## Required action A
In the passage about spiritual phenomena in New York, for how many years did Judge Edmonds investigate the subject?
## Required action B
Please continue the passage about spiritual phenomena in New York, starting after its final sentence.

## Text section
+ + + + +
Here at New York I made the acquaintance of Dr. Gray, one of the most eminent physicians there, and for whom I have ever had the deepest affection and esteem. He and his kind wife have given me counsel, and befriended me at all times, and under all circumstances. From his character and attainments, he was eminently suitable as an investigator of phenomena, requiring a calm dispassionate judgment, and the testimony of such a man is, in itself, a sufficient answer to all the doubts of unthinking persons. I had also the pleasure of meeting Judge Edmonds, so well known as one of the judges of the Supreme Court. He investigated this subject in the most painstaking manner for three years, and was fully convinced, not only through the mediumship of others, but through his own and that of his daughter, a lady well known for her purity of mind and truthful nature. He was a frequent visitor to me, and saw all the phenomena which occurred ha my presence. I was also acquainted with the late Professor Hare, the eminent chemist and electrician, and with Professor Mapes, so well known in agricultural chemistry, and for his acquaintance with this subject. A conference was formed at New York, which has met weekly for many years for the investigation of spiritual phenomena, and from its recorded transactions, I make the following extract:

"Friday Evening, Julie 18, 1852.

"Dr. Hallock related a case of physical manifestations which took place on the Friday evening previous, at the house of Mr. Partridge, after the conference had adjourned. Mr. D. D. Home was the medium, and the circle consisted of Mr. Partridge, and his wife and daughter, Mr. W. Taylor and wife, Mr. S. B. Brittan, and himself. On the table around which we were seated, were loose papers, a lead pencil, two candles and a glass of water. The table was used by the spirits in responding to our questions, and the first peculiarity we observed, was, that however violently the table was moved, everything on it retained its position. When we had duly observed this, the table, which was mahogany and perfectly smooth, was elevated to an angle of thirty degrees, and held there, with every thing remaining On it as before. It was interesting to see a lead pencil retaining a position of perfect rest, on a polished surface inclined at such an angle. It remained as if glued to the table, and so of every thing else on it. The table was repeatedly made to resume its ordinary position and then again its inclination as before, as if to fasten upon us the conviction that what we saw was no deception of the senses, but a veritable manifestation of spirit-presence and of spirit-power. They were then requested to elevate the table to the same angle as before, and to detach the pencil, retaining everything else in their stationary positions. This was complied with. The table was elevated, the pencil rolled off, and everything else remained. They were then asked to repeat the experiment, retaining the pencil and everything else upon the table stationary, except the glass tumbler, and to let that slide off. This also was assented to, with the like result. All the articles retained their positions but the tumbler, which slid off and was caught in the hands of one of the party, as it fell from the lower edge of the table. Then the table, after being restored to the natural position was moved strongly to and from Mr. Home, and to and from different individuals in the circle, as they requested.
+ + + + +
## Record set

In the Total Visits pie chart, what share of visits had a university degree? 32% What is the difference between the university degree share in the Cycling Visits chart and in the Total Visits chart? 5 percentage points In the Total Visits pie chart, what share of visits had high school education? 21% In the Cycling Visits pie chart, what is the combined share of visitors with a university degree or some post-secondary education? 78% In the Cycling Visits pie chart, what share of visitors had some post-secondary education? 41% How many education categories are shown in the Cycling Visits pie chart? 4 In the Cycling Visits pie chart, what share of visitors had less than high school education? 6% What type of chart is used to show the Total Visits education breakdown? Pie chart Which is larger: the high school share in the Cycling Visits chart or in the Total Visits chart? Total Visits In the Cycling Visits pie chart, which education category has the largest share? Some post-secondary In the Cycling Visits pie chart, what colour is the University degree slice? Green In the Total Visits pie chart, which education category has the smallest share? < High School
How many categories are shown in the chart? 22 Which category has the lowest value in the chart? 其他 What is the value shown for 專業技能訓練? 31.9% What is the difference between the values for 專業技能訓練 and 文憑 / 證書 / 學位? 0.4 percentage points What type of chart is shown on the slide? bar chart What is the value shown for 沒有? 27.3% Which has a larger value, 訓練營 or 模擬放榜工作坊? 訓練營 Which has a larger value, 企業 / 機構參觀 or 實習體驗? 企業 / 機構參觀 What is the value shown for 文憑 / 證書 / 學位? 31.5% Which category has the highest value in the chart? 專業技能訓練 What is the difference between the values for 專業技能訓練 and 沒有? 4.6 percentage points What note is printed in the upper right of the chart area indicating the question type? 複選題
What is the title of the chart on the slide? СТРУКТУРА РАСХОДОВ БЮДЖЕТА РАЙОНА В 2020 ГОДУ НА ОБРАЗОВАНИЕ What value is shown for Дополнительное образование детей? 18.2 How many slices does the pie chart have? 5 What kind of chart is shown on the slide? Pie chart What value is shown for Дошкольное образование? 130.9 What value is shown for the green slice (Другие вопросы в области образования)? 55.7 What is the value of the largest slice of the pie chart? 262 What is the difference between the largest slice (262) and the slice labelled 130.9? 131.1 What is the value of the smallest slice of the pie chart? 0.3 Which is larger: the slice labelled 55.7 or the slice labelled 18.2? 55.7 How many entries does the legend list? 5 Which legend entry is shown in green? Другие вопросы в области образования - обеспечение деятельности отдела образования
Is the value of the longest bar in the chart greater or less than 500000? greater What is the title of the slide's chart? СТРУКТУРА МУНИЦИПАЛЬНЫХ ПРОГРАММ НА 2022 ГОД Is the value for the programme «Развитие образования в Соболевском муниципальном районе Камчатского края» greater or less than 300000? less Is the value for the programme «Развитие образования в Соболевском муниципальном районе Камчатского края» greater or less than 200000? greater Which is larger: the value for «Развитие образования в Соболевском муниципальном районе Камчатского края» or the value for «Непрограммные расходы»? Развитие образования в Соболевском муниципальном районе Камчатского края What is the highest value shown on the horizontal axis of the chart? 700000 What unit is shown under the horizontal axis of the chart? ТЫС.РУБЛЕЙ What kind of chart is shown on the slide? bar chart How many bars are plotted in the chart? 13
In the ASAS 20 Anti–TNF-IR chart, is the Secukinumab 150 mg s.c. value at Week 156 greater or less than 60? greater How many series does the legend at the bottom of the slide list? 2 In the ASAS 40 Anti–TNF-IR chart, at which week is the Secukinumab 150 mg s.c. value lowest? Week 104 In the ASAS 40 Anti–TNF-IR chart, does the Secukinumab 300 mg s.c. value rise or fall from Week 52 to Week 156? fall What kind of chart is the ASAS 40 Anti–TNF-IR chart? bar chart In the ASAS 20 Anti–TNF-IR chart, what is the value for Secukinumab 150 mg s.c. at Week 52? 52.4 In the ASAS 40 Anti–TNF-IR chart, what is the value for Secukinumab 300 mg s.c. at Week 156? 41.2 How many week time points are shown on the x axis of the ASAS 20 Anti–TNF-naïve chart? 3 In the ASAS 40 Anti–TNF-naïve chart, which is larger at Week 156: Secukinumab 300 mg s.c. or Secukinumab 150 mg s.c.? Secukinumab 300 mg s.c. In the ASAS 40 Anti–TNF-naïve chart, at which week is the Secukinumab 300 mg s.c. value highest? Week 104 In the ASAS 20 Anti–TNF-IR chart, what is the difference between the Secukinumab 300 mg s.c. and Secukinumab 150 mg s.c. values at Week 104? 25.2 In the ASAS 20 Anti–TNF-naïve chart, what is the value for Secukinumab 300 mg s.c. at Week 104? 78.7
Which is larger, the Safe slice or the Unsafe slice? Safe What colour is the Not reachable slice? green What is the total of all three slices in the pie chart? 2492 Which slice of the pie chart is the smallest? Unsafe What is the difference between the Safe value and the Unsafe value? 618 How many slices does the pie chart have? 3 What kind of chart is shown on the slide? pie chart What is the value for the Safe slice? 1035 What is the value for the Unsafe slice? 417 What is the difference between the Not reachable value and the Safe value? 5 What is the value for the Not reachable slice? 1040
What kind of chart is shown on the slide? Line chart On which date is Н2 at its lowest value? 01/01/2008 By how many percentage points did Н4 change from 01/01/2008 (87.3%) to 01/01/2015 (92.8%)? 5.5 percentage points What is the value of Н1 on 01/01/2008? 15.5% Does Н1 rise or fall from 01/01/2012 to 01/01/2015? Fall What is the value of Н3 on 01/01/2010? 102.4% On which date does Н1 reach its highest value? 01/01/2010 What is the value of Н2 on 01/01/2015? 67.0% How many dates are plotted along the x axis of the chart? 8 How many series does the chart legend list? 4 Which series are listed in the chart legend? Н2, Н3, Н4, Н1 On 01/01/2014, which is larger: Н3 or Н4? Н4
+ + + + +
## Result A
Three years.

## Result B
"After this had been repeated several times, and while a corner of the table was inclined into his lap, Mr. Taylor asked if the spirits would lift it clear of the floor, while it was in that inclined position. Assent was signified, and the table after much apparent effort, was lifted clear of the floor as requested. Dr. Hallock: said he was led to the conclusion that the effort was only apparent, because, while we were watching it closely, with a light upon the floor so as to see the slightest motion, the table in the meantime resting upon one castor oil the floor and one corner of the leaf in Mr. Taylor's lap, was raised perhaps about one inch, after having been literally tumbled about the circle, sometimes upon one castor and sometimes upon two, the leaf resting first in one person's lap and then in another. But when the foot of the table was finally raised, as described, he, to make sure that they were not mistaken in the fact, got down upon the floor to observe more closely. While looking, the foot of the table, instead of being raised a doubtful inch or so, was thrown up, clear of the floor, six or eight inches, as if all former attempts had been mere playful efforts. We then asked if they could move the table with a man on it. They replied, 'Yes, with two men on it.' Mr. Partridge and I then seated ourselves back to back upon the table. Our combined weight is a little over 350 pounds; but notwithstanding, the table was moved as easily as when nothing but the candlesticks and the other things were upon it. We were rocked backward and forward, to and from Mr. Home; the table was tipped from the medium and held stationary in that position, with us upon it; and finally we said playfully, 'when you get tired of rocking us, throw us off.' It was done—the table was tipped strongly and rapidly from Mr. Home, and we were thrown on the floor."

At the end of June I received the following letter from Dr Hull:

"NEWBURGH, Orange Co.

"On the Hudson.

"My dear Sir,

"I am desirous that you should make me a visit, for myself and some intimate friends, at your first leisure, or freedom from present engagements.

"I will meet all your expenses from your place, during your stay here, and for your return; and five dollars a-day for ten days, i.e. fifty dollars.

"I do sincerely trust you will answer me promptly as to the time you can make me the desired visit; and if my proposition as to terms be not satisfactory, state what your terms are. All shall be made satisfactory to yourself.

"By addressing a letter to my direction—Newburgh, N. Y., it will soon reach me.

"I regretted I did not see more of you in New York, but I hope to have the pleasure fully made up here.

"Mr. Edward Fowler has promised to come up when you visit me.

"Very truly yours, &c, "A. Gerald Hull."

"D. D. HOME, Esq."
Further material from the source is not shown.